The dreaming spires give way to reality of being a 'menu pimp'
Students should not expect the gentle hand-holding to continue after they leave university, writes Eliza Preston
AS I stand in the windswept corridor which links Temple Bar's Fleet Street to Cecilia Street in Dublin, the words of Bob Dylan interrupt my thoughts . . . "20 years of schooling and they put you on the day job . . ." Having just graduated from Oxford University, I must admit that promoting early-bird menus to stag parties on the streets of Temple Bar was not exactly what I had imagined I would be doing when I finished university
This year, more than 8,000 graduates have stepped forth from university and entered the jobs market, confident that years of temporal and financial investment in their education would open doors to dream careers and coveted paycheques and even a glamourous lifestyle. Most will be disappointed.

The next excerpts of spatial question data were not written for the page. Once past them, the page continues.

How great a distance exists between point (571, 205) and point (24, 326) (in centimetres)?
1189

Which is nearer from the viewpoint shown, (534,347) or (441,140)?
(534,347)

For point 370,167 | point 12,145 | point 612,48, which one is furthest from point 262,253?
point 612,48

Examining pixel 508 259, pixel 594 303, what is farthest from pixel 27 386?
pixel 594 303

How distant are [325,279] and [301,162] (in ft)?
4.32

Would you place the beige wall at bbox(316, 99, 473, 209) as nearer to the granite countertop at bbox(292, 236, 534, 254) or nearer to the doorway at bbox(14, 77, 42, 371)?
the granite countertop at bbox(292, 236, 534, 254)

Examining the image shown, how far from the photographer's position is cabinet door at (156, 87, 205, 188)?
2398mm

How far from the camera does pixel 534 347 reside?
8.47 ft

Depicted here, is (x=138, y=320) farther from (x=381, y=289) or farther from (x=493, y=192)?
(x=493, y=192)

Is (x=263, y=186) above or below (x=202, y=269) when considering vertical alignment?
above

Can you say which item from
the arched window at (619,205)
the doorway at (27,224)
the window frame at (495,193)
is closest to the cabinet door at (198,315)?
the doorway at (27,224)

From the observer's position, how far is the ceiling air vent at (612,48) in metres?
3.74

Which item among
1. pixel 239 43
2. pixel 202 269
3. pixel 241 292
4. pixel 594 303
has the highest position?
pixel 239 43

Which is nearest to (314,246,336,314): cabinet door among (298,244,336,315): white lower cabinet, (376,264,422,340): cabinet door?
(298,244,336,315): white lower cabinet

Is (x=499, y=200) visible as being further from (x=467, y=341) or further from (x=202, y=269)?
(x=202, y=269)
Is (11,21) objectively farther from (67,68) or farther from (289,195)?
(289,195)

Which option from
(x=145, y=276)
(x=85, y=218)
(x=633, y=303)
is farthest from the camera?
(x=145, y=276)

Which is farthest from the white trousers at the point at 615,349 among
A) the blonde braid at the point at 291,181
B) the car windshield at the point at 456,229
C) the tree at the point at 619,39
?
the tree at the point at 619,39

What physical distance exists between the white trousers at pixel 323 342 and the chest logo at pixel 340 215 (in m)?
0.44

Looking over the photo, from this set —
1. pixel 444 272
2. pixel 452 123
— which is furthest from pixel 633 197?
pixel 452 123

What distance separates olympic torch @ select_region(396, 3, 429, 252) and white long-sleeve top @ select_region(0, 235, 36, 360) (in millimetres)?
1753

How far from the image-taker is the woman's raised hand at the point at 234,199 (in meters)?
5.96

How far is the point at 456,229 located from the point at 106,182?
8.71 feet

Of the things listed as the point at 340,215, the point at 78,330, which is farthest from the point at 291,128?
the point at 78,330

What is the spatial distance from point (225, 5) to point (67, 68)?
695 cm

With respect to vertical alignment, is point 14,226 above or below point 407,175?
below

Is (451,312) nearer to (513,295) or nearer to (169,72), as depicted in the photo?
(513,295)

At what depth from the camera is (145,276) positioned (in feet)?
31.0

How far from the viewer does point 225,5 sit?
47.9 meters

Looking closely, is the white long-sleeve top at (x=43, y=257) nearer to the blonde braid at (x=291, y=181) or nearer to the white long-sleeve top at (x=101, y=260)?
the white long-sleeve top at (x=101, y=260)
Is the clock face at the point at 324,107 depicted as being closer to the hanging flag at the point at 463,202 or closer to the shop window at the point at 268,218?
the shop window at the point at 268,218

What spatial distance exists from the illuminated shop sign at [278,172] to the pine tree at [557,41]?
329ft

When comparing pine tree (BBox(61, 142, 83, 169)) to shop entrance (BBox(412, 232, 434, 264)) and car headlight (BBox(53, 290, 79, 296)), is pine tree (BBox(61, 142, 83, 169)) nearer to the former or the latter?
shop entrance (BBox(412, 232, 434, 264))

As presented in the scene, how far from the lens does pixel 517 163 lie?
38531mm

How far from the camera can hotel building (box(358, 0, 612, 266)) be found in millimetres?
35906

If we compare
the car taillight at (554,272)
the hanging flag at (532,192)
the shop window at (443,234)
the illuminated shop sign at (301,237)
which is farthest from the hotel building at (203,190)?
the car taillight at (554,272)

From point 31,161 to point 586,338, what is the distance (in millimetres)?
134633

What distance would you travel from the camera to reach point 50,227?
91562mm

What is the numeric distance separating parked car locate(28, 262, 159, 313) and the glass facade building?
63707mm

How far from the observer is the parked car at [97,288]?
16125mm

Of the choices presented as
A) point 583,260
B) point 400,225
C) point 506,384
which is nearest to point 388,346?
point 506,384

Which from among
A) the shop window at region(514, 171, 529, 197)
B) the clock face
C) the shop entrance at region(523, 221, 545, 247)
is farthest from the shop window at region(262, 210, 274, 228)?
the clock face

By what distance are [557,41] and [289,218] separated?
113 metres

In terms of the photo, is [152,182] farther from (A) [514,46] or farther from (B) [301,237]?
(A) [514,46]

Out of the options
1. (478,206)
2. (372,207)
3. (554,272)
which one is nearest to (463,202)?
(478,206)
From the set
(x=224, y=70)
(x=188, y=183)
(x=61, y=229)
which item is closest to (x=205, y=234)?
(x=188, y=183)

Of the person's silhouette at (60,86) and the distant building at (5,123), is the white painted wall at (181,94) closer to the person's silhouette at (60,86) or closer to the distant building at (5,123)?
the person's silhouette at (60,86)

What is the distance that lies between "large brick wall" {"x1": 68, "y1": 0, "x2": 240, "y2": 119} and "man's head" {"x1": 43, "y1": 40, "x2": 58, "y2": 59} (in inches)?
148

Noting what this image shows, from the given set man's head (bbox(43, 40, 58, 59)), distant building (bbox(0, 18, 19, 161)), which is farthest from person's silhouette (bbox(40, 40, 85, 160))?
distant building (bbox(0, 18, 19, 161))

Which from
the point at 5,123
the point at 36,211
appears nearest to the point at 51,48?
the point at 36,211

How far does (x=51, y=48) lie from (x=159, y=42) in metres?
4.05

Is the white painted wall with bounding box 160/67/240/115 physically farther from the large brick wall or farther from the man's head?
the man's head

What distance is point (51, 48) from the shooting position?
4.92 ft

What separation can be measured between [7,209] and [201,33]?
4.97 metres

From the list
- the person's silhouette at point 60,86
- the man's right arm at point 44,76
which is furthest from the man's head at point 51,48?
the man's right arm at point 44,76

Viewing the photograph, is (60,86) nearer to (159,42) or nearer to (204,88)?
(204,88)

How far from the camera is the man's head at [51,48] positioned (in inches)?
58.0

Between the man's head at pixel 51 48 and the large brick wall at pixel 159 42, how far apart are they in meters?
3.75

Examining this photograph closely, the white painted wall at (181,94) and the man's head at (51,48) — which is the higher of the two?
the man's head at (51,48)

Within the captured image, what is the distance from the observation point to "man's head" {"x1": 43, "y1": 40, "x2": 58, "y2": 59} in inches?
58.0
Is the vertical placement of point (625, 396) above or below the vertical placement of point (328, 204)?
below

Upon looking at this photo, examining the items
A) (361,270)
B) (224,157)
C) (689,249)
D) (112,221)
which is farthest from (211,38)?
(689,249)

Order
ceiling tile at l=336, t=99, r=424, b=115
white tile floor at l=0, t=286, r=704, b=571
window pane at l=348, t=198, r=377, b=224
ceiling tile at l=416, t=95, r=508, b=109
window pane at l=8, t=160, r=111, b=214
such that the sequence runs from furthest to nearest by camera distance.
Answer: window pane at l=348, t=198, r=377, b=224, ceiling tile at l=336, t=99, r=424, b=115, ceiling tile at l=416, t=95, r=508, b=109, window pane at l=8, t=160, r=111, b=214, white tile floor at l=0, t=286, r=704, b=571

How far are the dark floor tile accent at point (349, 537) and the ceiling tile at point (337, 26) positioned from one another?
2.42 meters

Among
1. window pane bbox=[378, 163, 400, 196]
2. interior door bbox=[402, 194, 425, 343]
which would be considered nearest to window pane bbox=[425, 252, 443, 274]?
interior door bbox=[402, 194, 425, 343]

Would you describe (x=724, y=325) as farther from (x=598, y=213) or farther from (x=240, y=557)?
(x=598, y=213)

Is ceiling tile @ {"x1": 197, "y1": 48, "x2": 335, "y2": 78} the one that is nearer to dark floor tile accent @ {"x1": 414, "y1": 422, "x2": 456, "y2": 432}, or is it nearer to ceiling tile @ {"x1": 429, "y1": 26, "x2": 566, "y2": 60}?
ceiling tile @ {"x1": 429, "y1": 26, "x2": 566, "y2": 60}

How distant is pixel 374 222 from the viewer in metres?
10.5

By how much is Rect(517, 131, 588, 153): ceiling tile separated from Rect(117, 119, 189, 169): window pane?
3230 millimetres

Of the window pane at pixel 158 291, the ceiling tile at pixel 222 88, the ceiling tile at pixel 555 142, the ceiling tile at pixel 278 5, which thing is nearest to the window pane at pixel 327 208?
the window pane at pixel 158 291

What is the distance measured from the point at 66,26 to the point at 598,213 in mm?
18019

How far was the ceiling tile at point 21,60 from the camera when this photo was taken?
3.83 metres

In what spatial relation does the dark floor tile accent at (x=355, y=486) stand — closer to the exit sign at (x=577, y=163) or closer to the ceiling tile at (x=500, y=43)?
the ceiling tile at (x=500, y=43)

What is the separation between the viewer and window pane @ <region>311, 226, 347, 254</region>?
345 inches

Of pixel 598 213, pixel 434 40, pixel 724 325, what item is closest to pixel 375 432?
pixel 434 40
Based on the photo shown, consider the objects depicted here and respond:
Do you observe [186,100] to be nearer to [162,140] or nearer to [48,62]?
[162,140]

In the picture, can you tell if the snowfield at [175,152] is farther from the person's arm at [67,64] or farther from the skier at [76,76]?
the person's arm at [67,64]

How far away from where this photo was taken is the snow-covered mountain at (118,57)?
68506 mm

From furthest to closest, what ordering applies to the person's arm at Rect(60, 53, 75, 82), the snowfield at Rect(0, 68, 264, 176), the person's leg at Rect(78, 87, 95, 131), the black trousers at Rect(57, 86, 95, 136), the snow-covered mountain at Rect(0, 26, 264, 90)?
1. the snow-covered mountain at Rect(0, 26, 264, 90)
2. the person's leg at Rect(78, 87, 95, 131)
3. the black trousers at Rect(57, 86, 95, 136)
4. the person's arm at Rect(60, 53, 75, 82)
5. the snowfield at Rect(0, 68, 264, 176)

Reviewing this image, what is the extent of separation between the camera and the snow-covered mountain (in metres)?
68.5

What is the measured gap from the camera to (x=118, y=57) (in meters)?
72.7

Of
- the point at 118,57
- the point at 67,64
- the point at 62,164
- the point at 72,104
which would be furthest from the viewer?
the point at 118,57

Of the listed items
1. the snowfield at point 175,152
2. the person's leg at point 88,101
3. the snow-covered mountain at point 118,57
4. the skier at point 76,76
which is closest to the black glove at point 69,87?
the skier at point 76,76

Some have taken to the streets, demanding jobs. Others have given in with a shrug of their shoulders and joined the dole queue. There is public sympathy for us, no doubt. All that effort and no jobs. As with everything else, the Government is surely to blame. "Ah you poor thing, after all that work . . . isn't it shocking . . . the Government has a lot to answer for . . ." This well- meant universal grumble endorses a sense of alienation and grievance which they assume resides behind the forced smile of a 'friendly service'.